Strangely enough, that’s where I think we need to be pointed. Day-to-day we must do what we can, each one of us. But between now and September 2022, every single Jewish institution, every school, every synagogue, every federation and foundation, every JCC – every single one needs to develop a 7-year plan, to weave a deep commitment to environmental sustainability into the fabric of Jewish life. The food we serve. The power we use. The education we deliver. The voices we raise. The relationships we build. That is actually how we respond to the fires this time.

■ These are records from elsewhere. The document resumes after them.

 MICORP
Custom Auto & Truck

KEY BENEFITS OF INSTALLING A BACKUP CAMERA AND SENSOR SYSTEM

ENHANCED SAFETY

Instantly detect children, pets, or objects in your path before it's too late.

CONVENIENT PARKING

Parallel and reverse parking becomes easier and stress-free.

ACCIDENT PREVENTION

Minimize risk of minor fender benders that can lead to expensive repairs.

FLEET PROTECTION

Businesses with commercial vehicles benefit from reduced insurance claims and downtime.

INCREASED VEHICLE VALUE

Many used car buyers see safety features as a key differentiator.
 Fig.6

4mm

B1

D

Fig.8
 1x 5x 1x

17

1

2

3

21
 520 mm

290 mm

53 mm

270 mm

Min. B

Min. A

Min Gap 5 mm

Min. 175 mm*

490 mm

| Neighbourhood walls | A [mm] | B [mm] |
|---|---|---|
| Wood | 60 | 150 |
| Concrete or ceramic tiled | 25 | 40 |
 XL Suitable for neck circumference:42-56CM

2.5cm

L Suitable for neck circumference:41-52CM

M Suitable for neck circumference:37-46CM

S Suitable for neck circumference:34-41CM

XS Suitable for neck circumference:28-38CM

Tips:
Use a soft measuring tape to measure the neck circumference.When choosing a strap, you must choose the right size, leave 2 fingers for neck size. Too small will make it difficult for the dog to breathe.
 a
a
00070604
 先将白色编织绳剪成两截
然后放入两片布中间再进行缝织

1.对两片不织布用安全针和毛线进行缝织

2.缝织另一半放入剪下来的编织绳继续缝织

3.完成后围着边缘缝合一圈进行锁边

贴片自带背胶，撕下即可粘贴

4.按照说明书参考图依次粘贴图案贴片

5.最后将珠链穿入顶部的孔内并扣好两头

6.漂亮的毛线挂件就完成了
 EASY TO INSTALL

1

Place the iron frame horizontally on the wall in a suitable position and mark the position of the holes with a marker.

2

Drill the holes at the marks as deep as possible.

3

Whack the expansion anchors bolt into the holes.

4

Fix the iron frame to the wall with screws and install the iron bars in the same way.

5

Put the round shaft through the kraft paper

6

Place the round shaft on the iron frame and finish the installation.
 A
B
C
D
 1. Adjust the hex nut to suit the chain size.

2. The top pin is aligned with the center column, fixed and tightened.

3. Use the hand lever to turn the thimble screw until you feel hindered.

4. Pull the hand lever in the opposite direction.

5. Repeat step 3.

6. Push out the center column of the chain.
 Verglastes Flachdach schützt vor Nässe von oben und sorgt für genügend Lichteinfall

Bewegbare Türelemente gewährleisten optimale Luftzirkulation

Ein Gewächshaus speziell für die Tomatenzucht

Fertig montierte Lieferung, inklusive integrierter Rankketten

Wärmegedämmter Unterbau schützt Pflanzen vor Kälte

By striving, very determinedly and very systematically, to rally all of the resources of the Jewish community – and, of course, of every single faith community, every ethnic community, every local community, every intermediate institution of which we are part – in order to work for a more sustainable world for all. There is, quite literally, no greater task that we can engage in the coming decade.

And that’s why I and we wanted to send this email now. As we are buffeted by the news, by personal and familial challenges, by an unfamiliar and unsettling set of Jewish holidays, let us have some real sense of why we feel insignificant; why it’s ok to feel that; why and how we must move beyond it; and some of what we must do on the other side.

And that’s what I’m working for, and in different ways, Hazon’s staff and programs, our volunteers, our interns, our board members and stakeholders.

Shana tova – a healthy and sustainable and sweet year. May it be so.